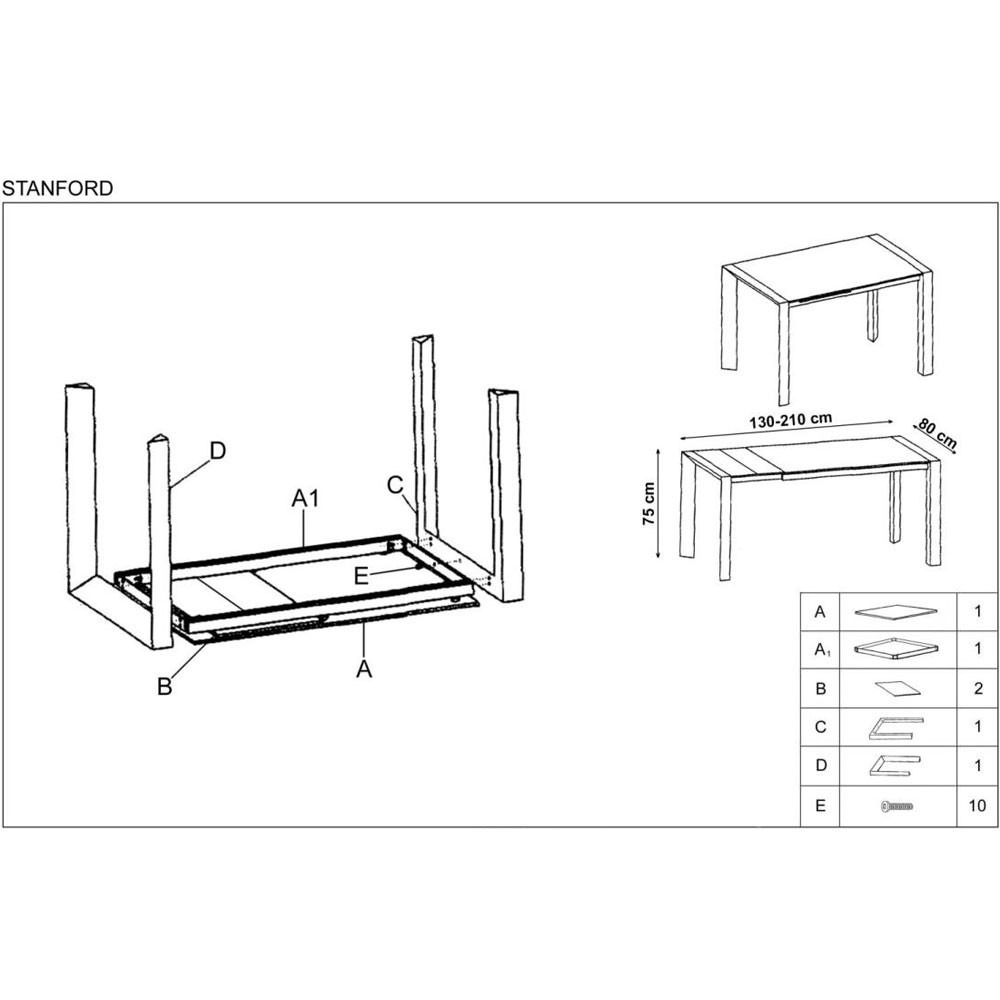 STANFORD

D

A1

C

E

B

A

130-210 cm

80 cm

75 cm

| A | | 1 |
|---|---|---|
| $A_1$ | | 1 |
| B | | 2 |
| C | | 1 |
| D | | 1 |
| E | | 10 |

> **EXERCISE DIRECTIONS**: The records above must be printed exactly; the pictures stay out.

> **RESULT**:
 STANFORD

D

A1

C

E

B

A

130-210 cm

80 cm

75 cm

| A | | 1 |
|---|---|---|
| $A_1$ | | 1 |
| B | | 2 |
| C | | 1 |
| D | | 1 |
| E | | 10 |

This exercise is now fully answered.